In 2009 Yaiza Rimada transformed her family's cattle business into a cheese and yoghurt outlet due to the low prices milk was fetching at the time. After a time, and much hard work, La Saregana now produces what are acknowledged as some of Asturias's finest yoghurts.
In a mountain "concejo" of Asturias with a population of just over 1,000, the Rimada family have been livestock farmers for generations past. Years and years of earning a living exclusively from cows' milk, until the new generation arrived and the business was reshaped in 2009. Was it worth while continuing the business with the prices they were getting for milk? “The distributor was taking all of it”. So they decided to change direction. Not a big change, though. Their thing was cows and the mountain, and they set up the La Saregana cheese factory, a small company on a few hectares of land, run by two people. Initially the two people were Yaiza Rimada and her father. Now the business is run by Yaiza Rimada and her husband. FéminAs went to Sariego to take a look at the business.
The FéminAs contingent arrived in Sariego in the afternoon, in two buses that worked miracles to stay on the Principality's narrow roads. The Rimada family was waiting there to show them around "our little business", which started out making yoghurt and cottage cheese, and went from success to success with full-milk and skimmed-milk natural yoghurts, with strawberry, lime-lemon, mandarin and blueberries, and also cheese (natural "Quesu del Duernu", with fine herbs and "Encarnau") and traditional butters.
"Success" is a relative term. “We won't get rich. The business provides enough for both of us, and we're satisfied with that”, says Rimada. Because they do not intend to expand the business just for the sake of expanding it. “We don't have the space anyway. And we like to do things our way”. Which means: “The entire range is 100% natural and artisan, with no artificial additives at all. And this is because it is produced by Jersey cows - which give less milk, but better quality - Yaiza inseminates them, and allows them to give birth in freedom. “We keep tabs on them, but I want everything to be as natural as possible".
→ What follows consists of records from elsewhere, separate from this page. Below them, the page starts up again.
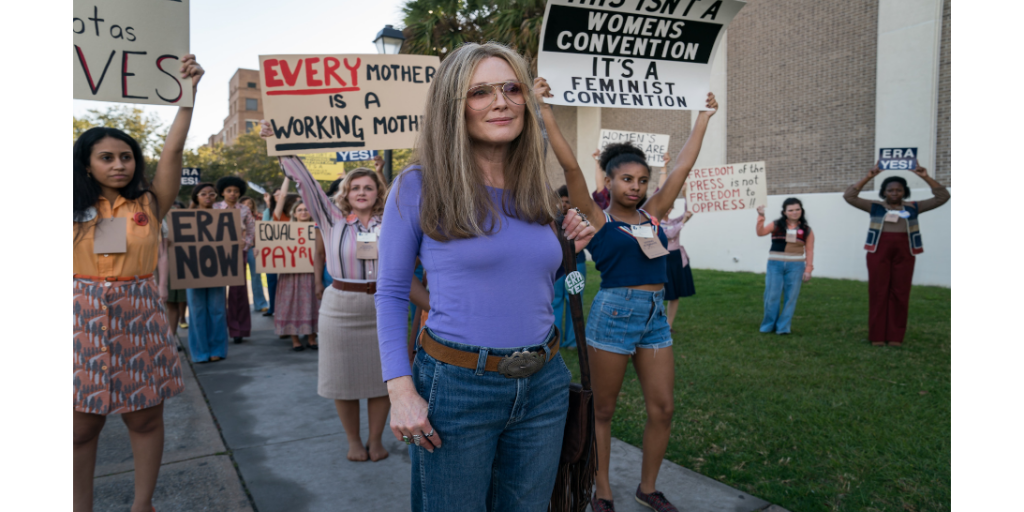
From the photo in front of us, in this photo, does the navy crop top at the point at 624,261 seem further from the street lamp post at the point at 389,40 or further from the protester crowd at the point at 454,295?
the street lamp post at the point at 389,40

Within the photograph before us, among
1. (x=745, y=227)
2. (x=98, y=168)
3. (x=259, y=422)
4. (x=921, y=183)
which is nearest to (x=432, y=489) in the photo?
(x=98, y=168)

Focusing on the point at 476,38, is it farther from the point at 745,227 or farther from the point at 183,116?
the point at 183,116

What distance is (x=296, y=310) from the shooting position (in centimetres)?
770

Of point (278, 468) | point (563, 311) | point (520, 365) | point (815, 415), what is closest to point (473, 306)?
point (520, 365)

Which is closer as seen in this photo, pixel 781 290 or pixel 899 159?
pixel 899 159

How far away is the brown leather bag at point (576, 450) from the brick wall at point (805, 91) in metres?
14.8

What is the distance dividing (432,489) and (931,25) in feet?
50.5

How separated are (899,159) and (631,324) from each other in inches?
240

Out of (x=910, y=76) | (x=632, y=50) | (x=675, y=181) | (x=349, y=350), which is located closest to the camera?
(x=675, y=181)

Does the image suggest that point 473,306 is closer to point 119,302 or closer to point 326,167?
point 119,302

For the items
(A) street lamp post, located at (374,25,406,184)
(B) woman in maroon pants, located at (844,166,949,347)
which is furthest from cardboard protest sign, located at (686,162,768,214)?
(A) street lamp post, located at (374,25,406,184)

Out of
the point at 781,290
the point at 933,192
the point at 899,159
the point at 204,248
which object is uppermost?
the point at 899,159

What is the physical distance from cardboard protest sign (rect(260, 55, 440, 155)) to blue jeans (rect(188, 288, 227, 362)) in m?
3.05

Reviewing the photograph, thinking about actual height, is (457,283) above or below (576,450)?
above
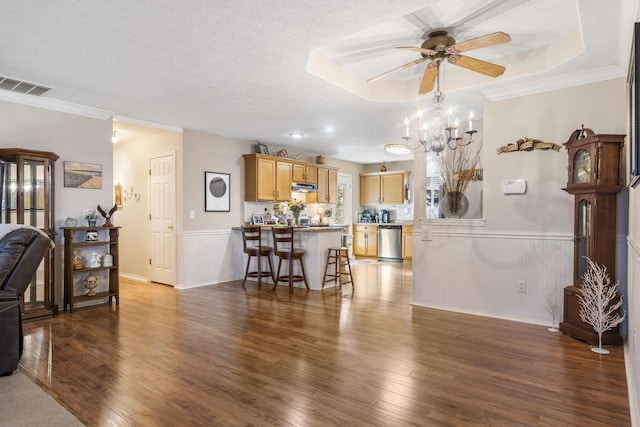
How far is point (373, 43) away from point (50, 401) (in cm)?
353

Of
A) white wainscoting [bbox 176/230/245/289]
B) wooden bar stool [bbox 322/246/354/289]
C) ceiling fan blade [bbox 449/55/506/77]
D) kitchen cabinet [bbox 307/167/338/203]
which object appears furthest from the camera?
kitchen cabinet [bbox 307/167/338/203]

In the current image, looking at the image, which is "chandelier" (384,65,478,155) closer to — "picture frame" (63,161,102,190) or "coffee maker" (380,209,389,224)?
"coffee maker" (380,209,389,224)

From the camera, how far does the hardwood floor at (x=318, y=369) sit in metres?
2.11

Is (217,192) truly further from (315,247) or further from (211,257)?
(315,247)

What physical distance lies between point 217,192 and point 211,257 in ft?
3.55

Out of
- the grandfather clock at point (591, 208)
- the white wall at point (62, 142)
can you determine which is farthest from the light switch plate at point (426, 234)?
the white wall at point (62, 142)

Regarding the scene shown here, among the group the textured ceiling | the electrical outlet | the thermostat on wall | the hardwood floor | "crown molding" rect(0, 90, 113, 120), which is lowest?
the hardwood floor

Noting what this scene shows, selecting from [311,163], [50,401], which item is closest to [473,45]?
[50,401]

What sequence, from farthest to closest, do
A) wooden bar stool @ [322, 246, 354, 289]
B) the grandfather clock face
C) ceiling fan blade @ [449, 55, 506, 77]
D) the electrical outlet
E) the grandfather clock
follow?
wooden bar stool @ [322, 246, 354, 289], the electrical outlet, the grandfather clock face, the grandfather clock, ceiling fan blade @ [449, 55, 506, 77]

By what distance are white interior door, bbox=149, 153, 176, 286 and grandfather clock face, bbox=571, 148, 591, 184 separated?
5234 mm

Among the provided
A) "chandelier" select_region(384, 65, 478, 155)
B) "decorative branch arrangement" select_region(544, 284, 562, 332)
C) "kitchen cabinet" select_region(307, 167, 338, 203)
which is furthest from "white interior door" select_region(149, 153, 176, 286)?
"decorative branch arrangement" select_region(544, 284, 562, 332)

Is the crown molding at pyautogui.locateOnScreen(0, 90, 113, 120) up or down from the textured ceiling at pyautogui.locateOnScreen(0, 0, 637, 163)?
down

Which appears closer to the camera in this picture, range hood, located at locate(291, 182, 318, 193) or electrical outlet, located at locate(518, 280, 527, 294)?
electrical outlet, located at locate(518, 280, 527, 294)

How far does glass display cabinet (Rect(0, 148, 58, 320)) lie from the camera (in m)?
3.94
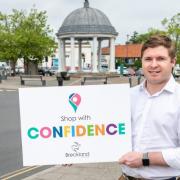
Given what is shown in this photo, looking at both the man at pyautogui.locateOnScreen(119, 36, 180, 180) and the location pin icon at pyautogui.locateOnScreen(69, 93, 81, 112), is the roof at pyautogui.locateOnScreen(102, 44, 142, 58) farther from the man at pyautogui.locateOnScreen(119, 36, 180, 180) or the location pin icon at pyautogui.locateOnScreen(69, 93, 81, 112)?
the man at pyautogui.locateOnScreen(119, 36, 180, 180)

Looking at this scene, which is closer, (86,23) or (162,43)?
(162,43)

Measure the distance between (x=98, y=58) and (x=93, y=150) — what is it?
55309mm

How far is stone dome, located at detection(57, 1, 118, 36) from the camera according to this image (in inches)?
2172

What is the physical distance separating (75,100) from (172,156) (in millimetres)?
857

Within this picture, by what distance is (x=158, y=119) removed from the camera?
2.95 meters

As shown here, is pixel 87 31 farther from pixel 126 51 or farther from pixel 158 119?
pixel 158 119

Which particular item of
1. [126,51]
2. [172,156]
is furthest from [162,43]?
[126,51]

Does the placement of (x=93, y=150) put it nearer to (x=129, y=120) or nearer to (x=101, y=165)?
(x=129, y=120)

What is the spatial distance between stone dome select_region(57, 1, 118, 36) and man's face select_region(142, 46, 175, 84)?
5211 centimetres

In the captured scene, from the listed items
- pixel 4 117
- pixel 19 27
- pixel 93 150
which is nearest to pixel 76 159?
pixel 93 150

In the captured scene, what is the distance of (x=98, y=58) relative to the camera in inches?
2303

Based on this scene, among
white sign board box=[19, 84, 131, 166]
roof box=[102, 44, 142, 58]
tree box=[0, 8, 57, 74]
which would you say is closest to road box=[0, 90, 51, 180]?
white sign board box=[19, 84, 131, 166]

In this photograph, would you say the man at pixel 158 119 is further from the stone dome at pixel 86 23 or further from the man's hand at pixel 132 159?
the stone dome at pixel 86 23

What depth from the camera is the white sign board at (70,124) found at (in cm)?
334
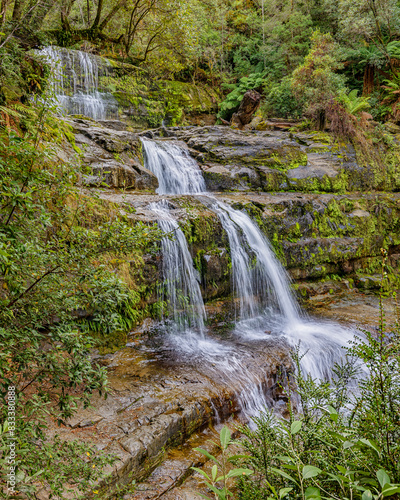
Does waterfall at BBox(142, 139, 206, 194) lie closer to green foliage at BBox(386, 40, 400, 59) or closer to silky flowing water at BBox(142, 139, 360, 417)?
silky flowing water at BBox(142, 139, 360, 417)

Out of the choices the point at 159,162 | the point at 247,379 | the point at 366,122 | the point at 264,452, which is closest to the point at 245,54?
the point at 366,122

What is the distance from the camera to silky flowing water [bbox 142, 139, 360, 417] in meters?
4.46

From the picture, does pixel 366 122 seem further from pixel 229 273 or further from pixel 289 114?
pixel 229 273

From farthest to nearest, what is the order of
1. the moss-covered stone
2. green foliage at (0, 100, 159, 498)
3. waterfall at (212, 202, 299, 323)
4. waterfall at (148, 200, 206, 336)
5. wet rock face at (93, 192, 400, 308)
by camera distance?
the moss-covered stone → waterfall at (212, 202, 299, 323) → wet rock face at (93, 192, 400, 308) → waterfall at (148, 200, 206, 336) → green foliage at (0, 100, 159, 498)

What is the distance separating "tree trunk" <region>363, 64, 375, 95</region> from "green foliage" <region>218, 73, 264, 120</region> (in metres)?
5.34

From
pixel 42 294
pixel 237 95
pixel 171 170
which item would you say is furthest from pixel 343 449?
pixel 237 95

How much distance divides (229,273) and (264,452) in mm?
5331

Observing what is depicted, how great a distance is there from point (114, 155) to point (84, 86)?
5744mm

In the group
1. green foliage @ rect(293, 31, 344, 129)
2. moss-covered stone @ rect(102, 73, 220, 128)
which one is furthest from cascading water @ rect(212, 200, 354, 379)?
moss-covered stone @ rect(102, 73, 220, 128)

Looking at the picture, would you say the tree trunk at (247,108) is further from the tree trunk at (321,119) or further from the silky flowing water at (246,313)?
the silky flowing water at (246,313)

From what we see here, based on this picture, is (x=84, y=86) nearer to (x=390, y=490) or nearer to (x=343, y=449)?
(x=343, y=449)

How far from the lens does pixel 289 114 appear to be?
14703 mm

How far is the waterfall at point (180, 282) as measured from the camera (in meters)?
5.68

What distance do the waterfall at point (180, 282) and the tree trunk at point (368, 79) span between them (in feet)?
46.2
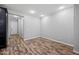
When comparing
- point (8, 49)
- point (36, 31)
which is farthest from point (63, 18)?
point (8, 49)

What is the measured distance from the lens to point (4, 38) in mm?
1892

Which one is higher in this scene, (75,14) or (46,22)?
(75,14)

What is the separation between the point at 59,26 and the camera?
1874mm

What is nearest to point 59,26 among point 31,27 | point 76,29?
point 76,29

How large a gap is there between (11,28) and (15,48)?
0.50 metres

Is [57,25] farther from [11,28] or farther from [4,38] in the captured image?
[4,38]

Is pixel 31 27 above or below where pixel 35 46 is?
above

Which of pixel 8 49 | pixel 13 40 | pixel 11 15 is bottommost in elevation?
pixel 8 49

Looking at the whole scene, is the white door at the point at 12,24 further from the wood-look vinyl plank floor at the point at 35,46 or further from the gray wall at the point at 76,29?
the gray wall at the point at 76,29

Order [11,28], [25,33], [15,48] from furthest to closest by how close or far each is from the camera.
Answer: [25,33], [15,48], [11,28]

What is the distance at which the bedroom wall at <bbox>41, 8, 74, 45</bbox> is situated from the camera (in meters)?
1.78

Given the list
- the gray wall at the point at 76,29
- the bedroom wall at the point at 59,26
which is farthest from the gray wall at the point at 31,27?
the gray wall at the point at 76,29

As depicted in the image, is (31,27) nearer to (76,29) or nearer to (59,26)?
(59,26)

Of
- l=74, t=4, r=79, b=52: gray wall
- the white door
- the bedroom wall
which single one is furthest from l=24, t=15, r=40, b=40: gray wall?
l=74, t=4, r=79, b=52: gray wall
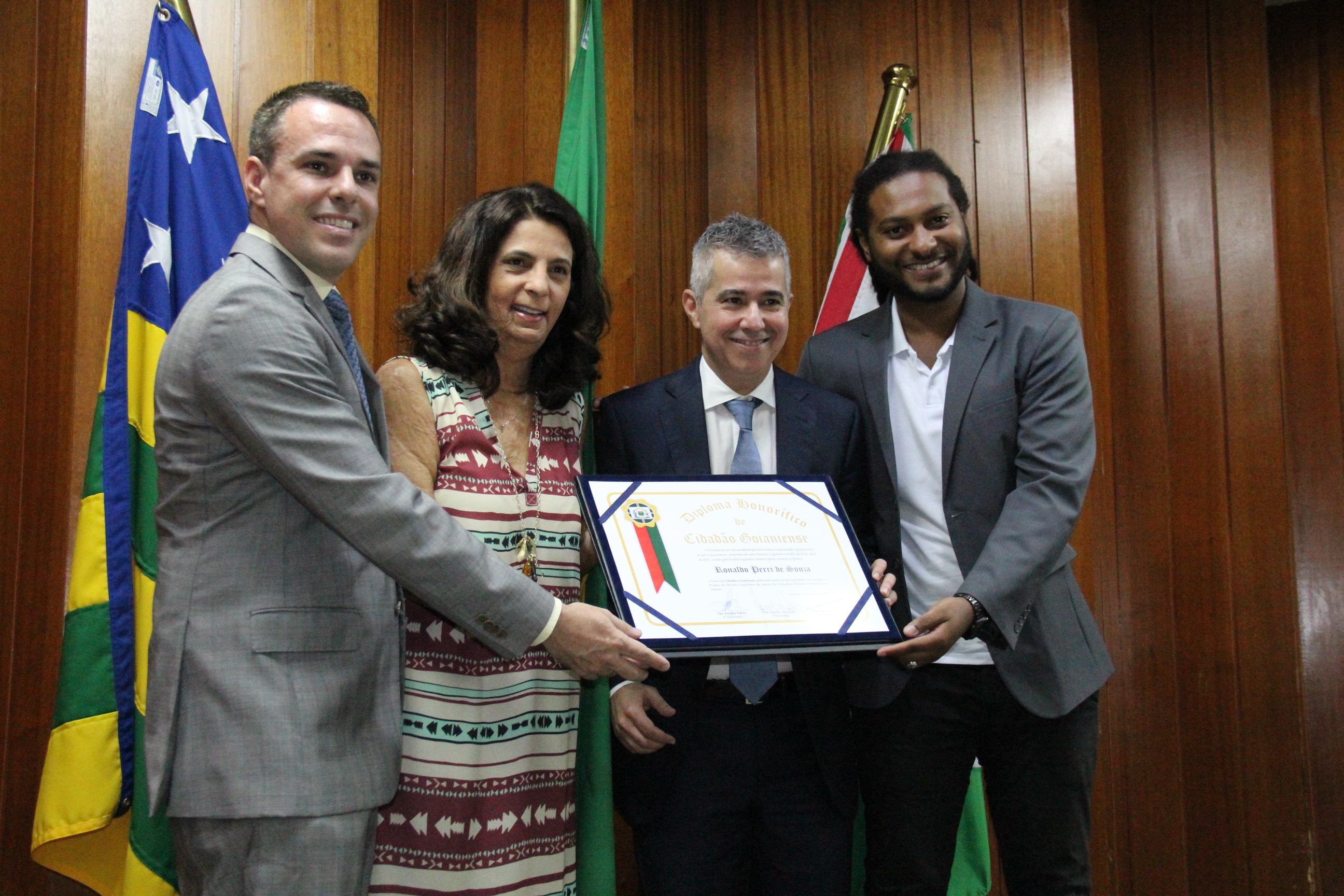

The artisan criterion is also observed in the packaging of their yoghurts, one by one and no plastic, and also in terms of distribution, exclusively to small outlets, restaurants and environmental markets in Gijón (even though they can do this at other locations thanks to a specialist distributor). “I don't sell to supermarkets. If I did, what happened with the milk could happen again", she argues. The pros and cons of artisan premium produce in limited quantities. The luxury of top-quality local products.